PROBLEM REQUIREMENTS ▸ Return the data below exactly, but only from the line containing "body_size: 781" through the line containing "metrics for node_disk_discarded_sectors_total.</p>", with both of those lines included.

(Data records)
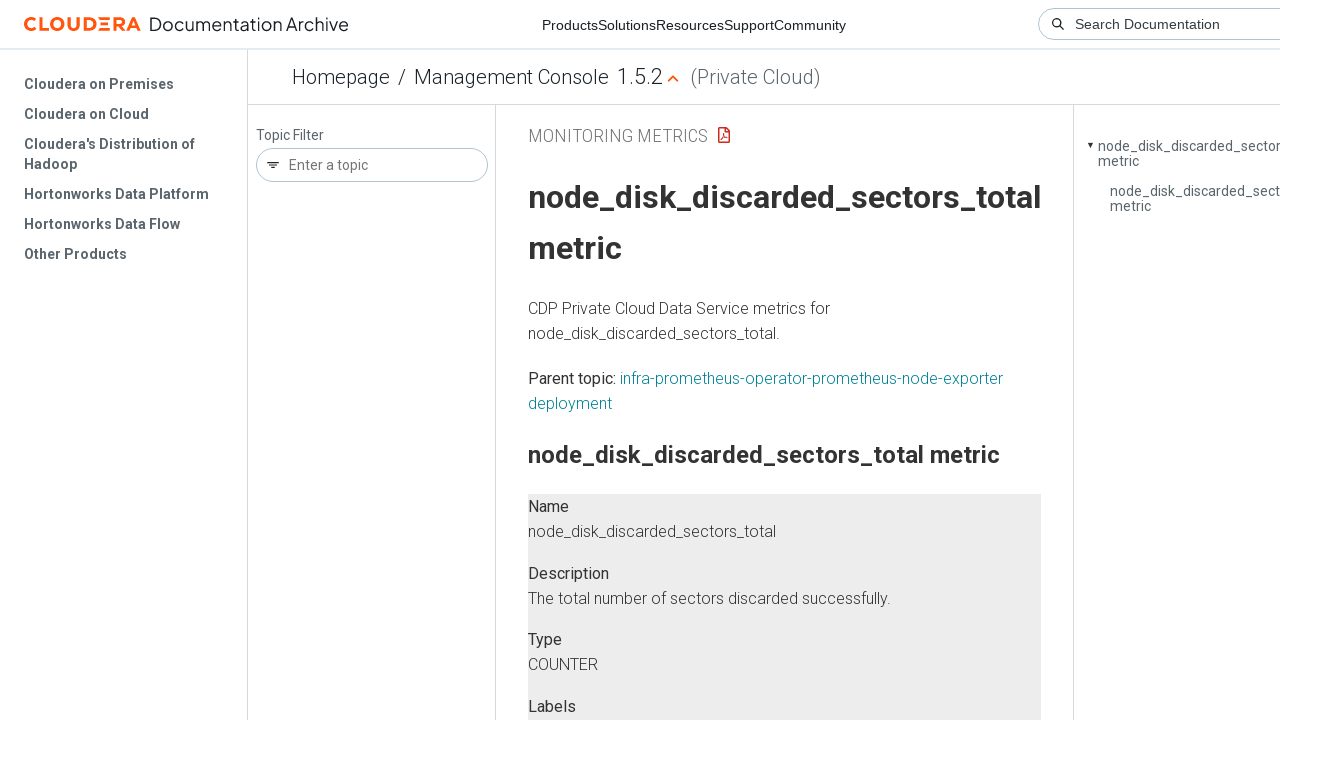

--- FILE ---
content_type: text/html
request_url: https://docs-archive.cloudera.com/management-console/1.5.2/monitoring-metrics/topics/cdppvc_ds_node_disk_discarded_sectors_total_orter.html
body_size: 781
content:
<!DOCTYPE html><html lang="en"><head><meta http-equiv="Content-Type" content="text/html; charset=UTF-8"><meta charset="UTF-8"><meta name="viewport" content="width=device-width, initial-scale=1, shrink-to-fit=no"><title>node_disk_discarded_sectors_total metric</title><meta name="generator" content="DITA-OT"><meta name="description" content="CDP Private Cloud Data Service metrics for node_disk_discarded_sectors_total."><link rel="stylesheet" href="/common/css/main.css"><meta name="copyright" content="(C) Copyright 2025"><link rel="alternate" type="application/pdf" href="../cdppvc_ds_metrics.pdf"></head><body class="hg"><header class="chead"><div class="breadcrumbs"><span class="bread-home"><a href="/"><i class="fas fa-home"></i><span class="text-home">Cloudera Docs</span></a></span><span class="bread-product"></span><span class="bread-version"></span></div></header><main class="cmain"><div class="cpage"><article class="maincontent"><div class="inner-breadcrumbs"></div><div id="content" aria-labelledby="ariaid-title1">
  <h1 class="title topictitle1" id="ariaid-title1">node_disk_discarded_sectors_total metric</h1>
  <p class="shortdesc">CDP Private Cloud Data Service metrics for node_disk_discarded_sectors_total.</p>
  <nav role="navigation" class="related-links"><div class="familylinks"><div class="parentlink"><strong>Parent topic:</strong> <a class="link" href="../topics/cdppvc_ds_infra-prometheus-operator-prometheus-node-exporter.html" title="CDP Private Cloud Data Service metrics for infra-prometheus-operator-prometheus-node-exporter.">infra-prometheus-operator-prometheus-node-exporter deployment</a></div></div></nav><article class="topic concept nested1" aria-labelledby="ariaid-title2" id="concept_jvw_pu">
    <h2 class="title topictitle2" id="ariaid-title2">node_disk_discarded_sectors_total metric</h2>
    
    <div class="body conbody"><p class="shortdesc"></p>
      <dl class="dl dl-gen">
        
          <dt class="dt dlterm">Name</dt>
          <dd class="dd">node_disk_discarded_sectors_total</dd>
        
        
          <dt class="dt dlterm">Description</dt>
          <dd class="dd">The total number of sectors discarded successfully.</dd>
        
        
          <dt class="dt dlterm">Type</dt>
          <dd class="dd">COUNTER</dd>
        
        
          <dt class="dt dlterm">Labels</dt>
          <dd class="dd">
            <ul class="ul">
              <li class="li">device</li>
            </ul>
          </dd>
        
        
          <dt class="dt dlterm">Unit</dt>
          <dd class="dd"></dd>
        
        
          <dt class="dt dlterm">Aggregates</dt>
          <dd class="dd"></dd>
        
        
          <dt class="dt dlterm">Meta</dt>
          <dd class="dd">
            <ul class="ul">
              <li class="li">Category: monitoring</li>
              <li class="li">Deployment: infra-prometheus-operator-prometheus-node-exporter</li>
            </ul>
          </dd>
        
        
          <dt class="dt dlterm">Additional Notes</dt>
          <dd class="dd">null</dd>
        
        
          <dt class="dt dlterm">Version</dt>
          <dd class="dd">null</dd>
        
      </dl>
    </div>
  </article>
</div></article></div><aside class="pubmenu"></aside></main><div class="logo"><a href="http://www.cloudera.com/"><img src="/common/img/cloudera_short_logo.png"></a></div><nav class="product-drawer"><div class="full-logo"><a href="http://www.cloudera.com/"><img src="/common/img/cloudera.png"></a></div></nav><footer></footer><script src="/common/js/main.js"></script></body></html>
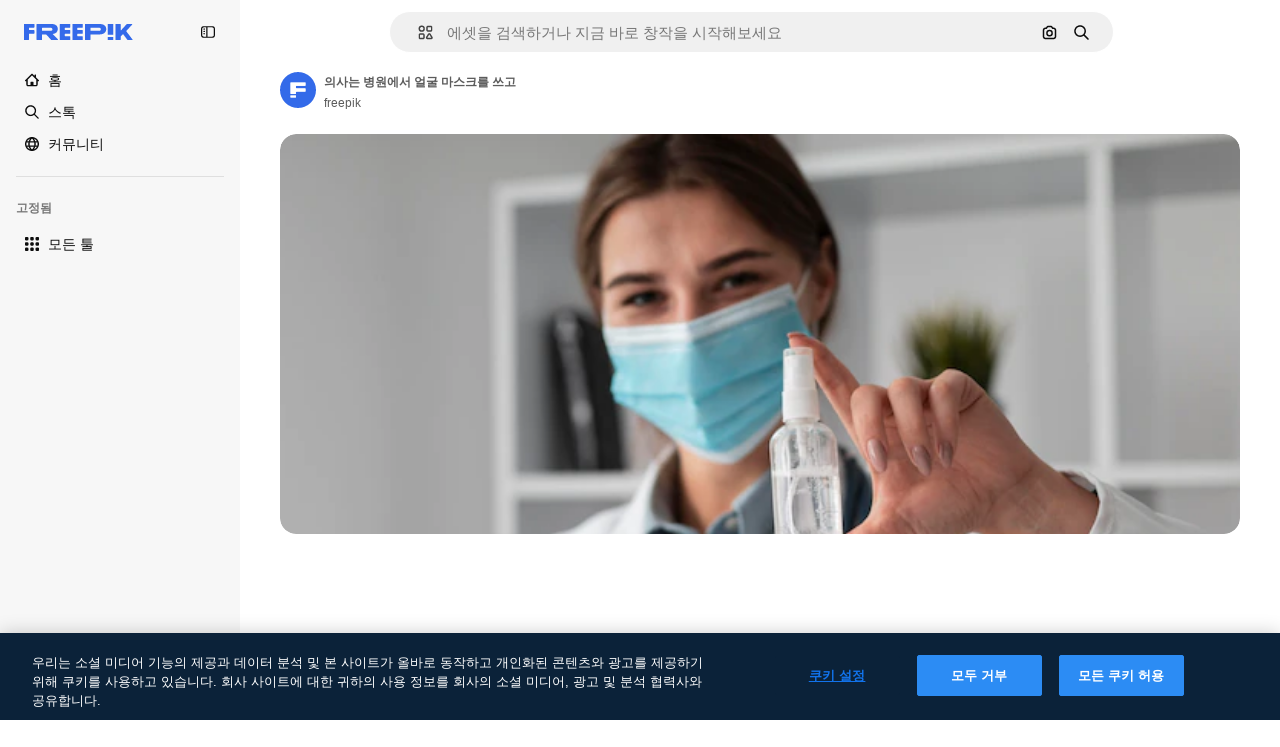

--- FILE ---
content_type: text/javascript
request_url: https://static.cdnpk.net/_next/static/chunks/pages/free-photo/%5Bcode%5D-012bda582425a391.js
body_size: 2486
content:
!function(){try{var e="undefined"!=typeof window?window:"undefined"!=typeof global?global:"undefined"!=typeof self?self:{},t=(new e.Error).stack;t&&(e._sentryDebugIds=e._sentryDebugIds||{},e._sentryDebugIds[t]="75c156cf-d647-4ddc-8cbe-299ccd106f6e",e._sentryDebugIdIdentifier="sentry-dbid-75c156cf-d647-4ddc-8cbe-299ccd106f6e")}catch(e){}}(),(self.webpackChunk_N_E=self.webpackChunk_N_E||[]).push([[4299,6329,6473],{97632:function(e,t,n){(window.__NEXT_P=window.__NEXT_P||[]).push(["/free-photo/[code]",function(){return n(99897)}])},18377:function(e,t,n){"use strict";n.d(t,{e:function(){return s},d:function(){return a.d}});var r=n(97458),c=n(53344),o=n.n(c),a=n(54565);let i=o()(()=>n.e(6106).then(n.bind(n,76106)).then(e=>e.EnabledClipboardNotSupportedAdvice),{loadableGenerated:{webpack:()=>[76106]},ssr:!1}),s=()=>(0,a.Q)()?null:(0,r.jsx)(i,{})},54565:function(e,t,n){"use strict";n.d(t,{Q:function(){return o},d:function(){return a}});var r=n(7616);let c=(0,n(24399).cn)(!0),o=()=>(0,r.Dv)(c),a=()=>(0,r.b9)(c)},66209:function(e,t,n){"use strict";n.d(t,{I:function(){return s},N:function(){return a.N}});var r=n(97458),c=n(53344),o=n.n(c),a=n(81087);let i=o()(()=>Promise.all([n.e(978),n.e(8512)]).then(n.bind(n,78512)).then(e=>e.ConfirmSafariClipboardComponent),{loadableGenerated:{webpack:()=>[78512]},ssr:!1}),s=()=>{let{onSucess:e}=(0,a.N)();return e&&(0,r.jsx)(i,{})}},81087:function(e,t,n){"use strict";n.d(t,{N:function(){return o}});var r=n(7616);let c=(0,n(24399).cn)(null),o=()=>{let[e,t]=(0,r.KO)(c);return{onClose:()=>t(null),setConfirm:e=>t({onSuccess:e}),onSucess:null==e?void 0:e.onSuccess}}},3792:function(e,t,n){"use strict";n.d(t,{h:function(){return u}});var r=n(97458),c=n(16388),o=n.n(c);let a=Object.freeze({"&":"&amp;","<":"&lt;",">":"&gt;",'"':"&quot;","'":"&apos;"}),i=RegExp("[".concat(Object.keys(a).join(""),"]"),"g"),s=e=>a[e],l=(e,t)=>{switch(typeof t){case"object":if(null===t)return;return t;case"number":case"boolean":case"bigint":return t;case"string":return t.replace(i,s);default:return}},u=e=>{let{data:t}=e;return(0,r.jsx)(o(),{children:(0,r.jsx)("script",{type:"application/ld+json",dangerouslySetInnerHTML:{__html:JSON.stringify(t,l)}})})}},54256:function(e,t,n){"use strict";n.d(t,{h:function(){return r.h}});var r=n(3792)},59832:function(e,t,n){"use strict";n.d(t,{g:function(){return d}});var r=n(97458),c=n(53344),o=n.n(c),a=n(21488),i=n(73565);let s=o()(()=>Promise.all([n.e(3515),n.e(1633),n.e(8454),n.e(5528),n.e(2006),n.e(7301),n.e(9762),n.e(7941),n.e(3804),n.e(1450),n.e(1994),n.e(7232),n.e(1292),n.e(8495)]).then(n.bind(n,89088)).then(e=>e.VideoModal),{loadableGenerated:{webpack:()=>[89088]},ssr:!1}),l=o()(()=>Promise.all([n.e(3515),n.e(1821),n.e(7941),n.e(3804),n.e(1450),n.e(3649),n.e(4568)]).then(n.bind(n,12850)).then(e=>e.RegularModal),{loadableGenerated:{webpack:()=>[12850]},ssr:!1}),u=o()(()=>Promise.all([n.e(3515),n.e(2742)]).then(n.bind(n,22742)).then(e=>e.IconModal),{loadableGenerated:{webpack:()=>[22742]},ssr:!1}),d=()=>(0,r.jsxs)(r.Fragment,{children:[(0,r.jsx)(i.P,{}),(0,r.jsx)(p,{})]}),p=()=>{let e=(0,a.l)();return"regular"===e?(0,r.jsx)(l,{}):"video"===e?(0,r.jsx)(s,{}):"icon"===e?(0,r.jsx)(u,{}):null}},99897:function(e,t,n){"use strict";n.r(t),n.d(t,{__N_SSG:function(){return c},default:function(){return r.Z}});var r=n(23560),c=!0},23560:function(e,t,n){"use strict";n.d(t,{Z:function(){return _}});var r=n(97458),c=n(25835),o=n(18377),a=n(66209),i=n(11926),s=n(89236),l=n(59832),u=n(72250),d=n(86610),p=n(61821),f=n(12510),h=n(16142),b=n(25983),g=n(52983),m=n(54256),w=n(10318);let j=(e,t)=>{let{name:n,slug:r}=t,c=(0,b.L3)()("/author");return"freepik"===n.toLocaleLowerCase()?{"@type":"Person","@id":"".concat(e).concat(c,"/").concat(r,"#person"),name:n,url:"".concat(e).concat(c,"/").concat(r)}:{"@type":"Person",name:n,url:"".concat(e).concat(c,"/").concat(r),"@id":"".concat(e).concat(c,"/").concat(r,"#person"),worksFor:{"@id":"".concat(e,"/#organization")}}};var x=n(10893);let y=()=>{let{t:e}=(0,x.$G)("detail");return(t,n)=>"freepik"===t.toLocaleLowerCase()?n?"AI-generated image created by Freepik":e("attributionCopy",{authorName:t}):n?"AI-generated image created by ".concat(t,", available on Freepik"):e("attributionCopyOnFreepik",{authorName:t})},v=()=>{let e=(0,g.useMemo)(()=>[],[]),t=(0,b.ZK)(),n=(0,b.L3)(),{domain:c}=(0,b.Vx)(),{relatedTags:o,preview:{url:a,width:i,height:s},created:l,author:u,seo:{description:d,headTitle:f},type:h,url:x,encodingFormat:v,name:k,isAIGenerated:_}=(0,p.ph)(),S="es"===t?"https://www.freepik.es/legal/terminos-de-uso":"https://www.freepik.com/legal/terms-of-use",I="".concat(c).concat(n({vector:"/vectors",photo:"/photos",psd:"/psd",ai:"/photos"}[h]||""));if(_)e=["".concat(c).concat(n("/ai/image-generator"))];else{let r="pl"===t&&"vector"===h?"/wektorow":n({vector:"/vectors",photo:"/photos",psd:"/psd"}[h]||"");e=["".concat(c).concat(r)]}let N=j(c,u),C=y(),P=(0,w.m)(a),L=(0,g.useMemo)(()=>{let n=new Date(l).toISOString().split(".")[0];return{"@context":"https://schema.org","@graph":[{"@type":"WebPage",url:x,"@id":"".concat(x,"#webpage"),name:f,description:d,inLanguage:t,relatedLink:e,significantLink:null==o?void 0:o.map(e=>"".concat(I,"/").concat(e.slug)).slice(0,10),isPartOf:{"@type":"WebSite","@id":"".concat(c,"/#website")},mainEntity:{"@type":"ImageObject",contentUrl:P,name:k,description:k,caption:k,datePublished:n,encodingFormat:v,height:s,width:i,license:S,acquireLicensePage:x,thumbnailUrl:"".concat(P,"?w=360"),publisher:{"@type":"Organization","@id":"".concat(c,"/#organization"),name:"Freepik"},creator:N,creditText:C(u.name,_),copyrightNotice:u.name,..._&&{digitalSourceType:"https://schema.org/TrainedAlgorithmicMediaDigitalSource"}}}]}},[u.name,P,l,N,C,I,d,c,v,f,s,_,t,k,e,o,S,x,i]);return(0,r.jsx)(m.h,{data:L})},k=e=>((0,c.j)(),(0,r.jsxs)(r.Fragment,{children:[(0,r.jsx)(u.SearchBar,{forceShowAssetTypesInAutocomplete:!0,alternates:e.alternates}),!!e.id&&(0,r.jsx)(p._D,{...e,children:(0,r.jsxs)(d.Sq,{children:[(0,r.jsxs)(s.I,{children:[(0,r.jsx)(i.C,{}),(0,r.jsx)(l.g,{}),(0,r.jsx)(o.e,{}),(0,r.jsx)(a.I,{})]}),(0,r.jsx)(v,{})]})})]}));var _=e=>(0,r.jsx)(h.N,{children:(0,r.jsx)(f.i,{alternates:e.alternates,children:(0,r.jsx)(k,{...e})})})}},function(e){e.O(0,[9702,5817,1625,6324,3599,8538,1652,4063,8115,3137,3065,4249,1821,5048,7941,3804,1450,3649,6626,2888,9774,179],function(){return e(e.s=97632)}),_N_E=e.O()}]);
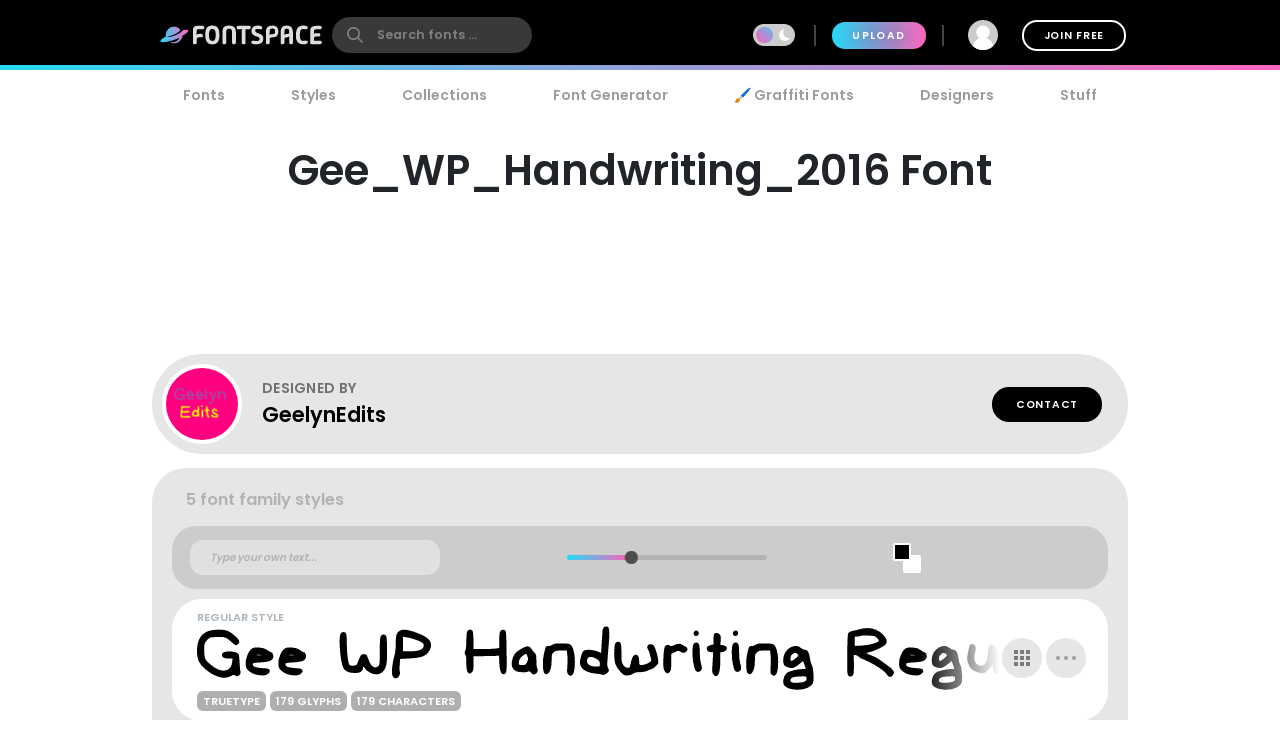

--- FILE ---
content_type: text/plain;charset=UTF-8
request_url: https://c.pub.network/v2/c
body_size: -113
content:
3d1b2343-3971-456a-80da-180bea2c8572

--- FILE ---
content_type: text/plain;charset=UTF-8
request_url: https://c.pub.network/v2/c
body_size: -263
content:
d37e1650-3edb-4130-84dd-394ba713def5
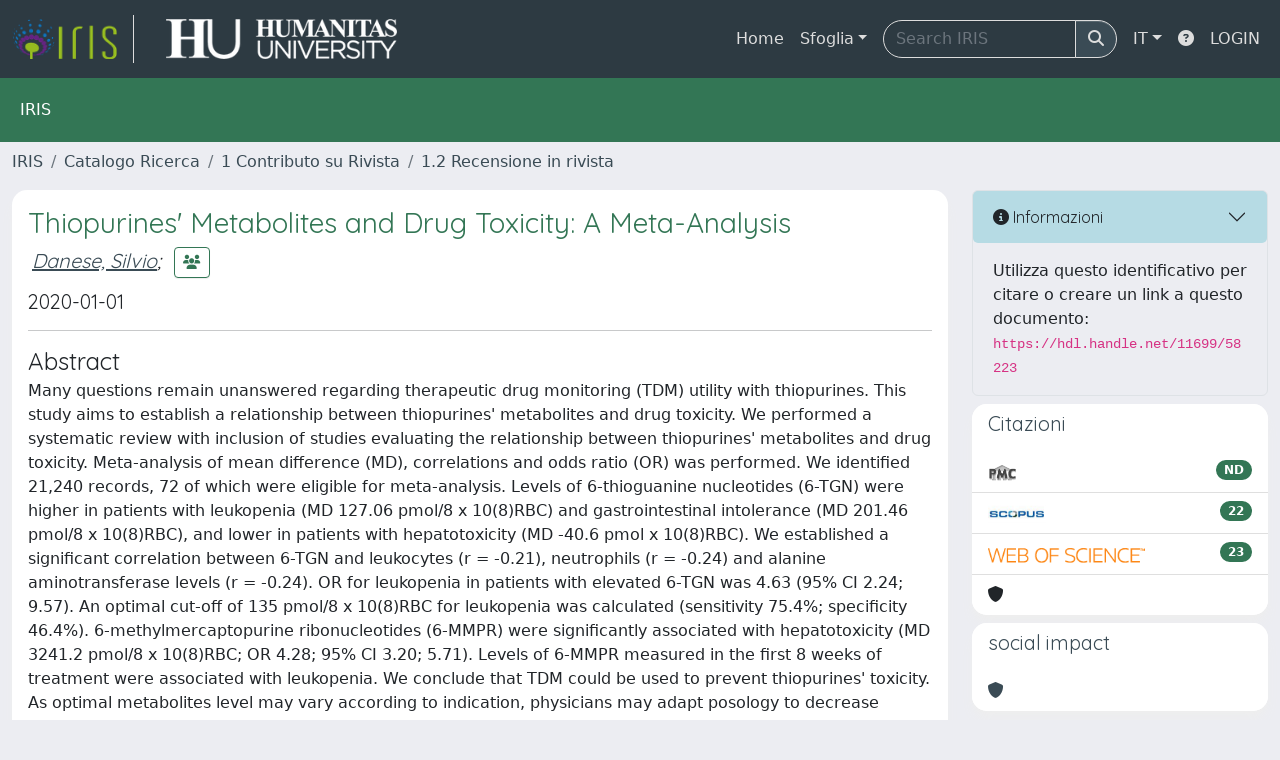

--- FILE ---
content_type: text/css
request_url: https://iris.hunimed.eu/sr/local.css
body_size: 80
content:
.site-header {
    background: none;
    background-color: #337655 !important;
}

REPLY TO THE EXERCISE ▸
body_size: 781
content:
<!DOCTYPE html><html lang="en"><head><meta http-equiv="Content-Type" content="text/html; charset=UTF-8"><meta charset="UTF-8"><meta name="viewport" content="width=device-width, initial-scale=1, shrink-to-fit=no"><title>node_disk_discarded_sectors_total metric</title><meta name="generator" content="DITA-OT"><meta name="description" content="CDP Private Cloud Data Service metrics for node_disk_discarded_sectors_total."><link rel="stylesheet" href="/common/css/main.css"><meta name="copyright" content="(C) Copyright 2025"><link rel="alternate" type="application/pdf" href="../cdppvc_ds_metrics.pdf"></head><body class="hg"><header class="chead"><div class="breadcrumbs"><span class="bread-home"><a href="/"><i class="fas fa-home"></i><span class="text-home">Cloudera Docs</span></a></span><span class="bread-product"></span><span class="bread-version"></span></div></header><main class="cmain"><div class="cpage"><article class="maincontent"><div class="inner-breadcrumbs"></div><div id="content" aria-labelledby="ariaid-title1">
  <h1 class="title topictitle1" id="ariaid-title1">node_disk_discarded_sectors_total metric</h1>
  <p class="shortdesc">CDP Private Cloud Data Service metrics for node_disk_discarded_sectors_total.</p>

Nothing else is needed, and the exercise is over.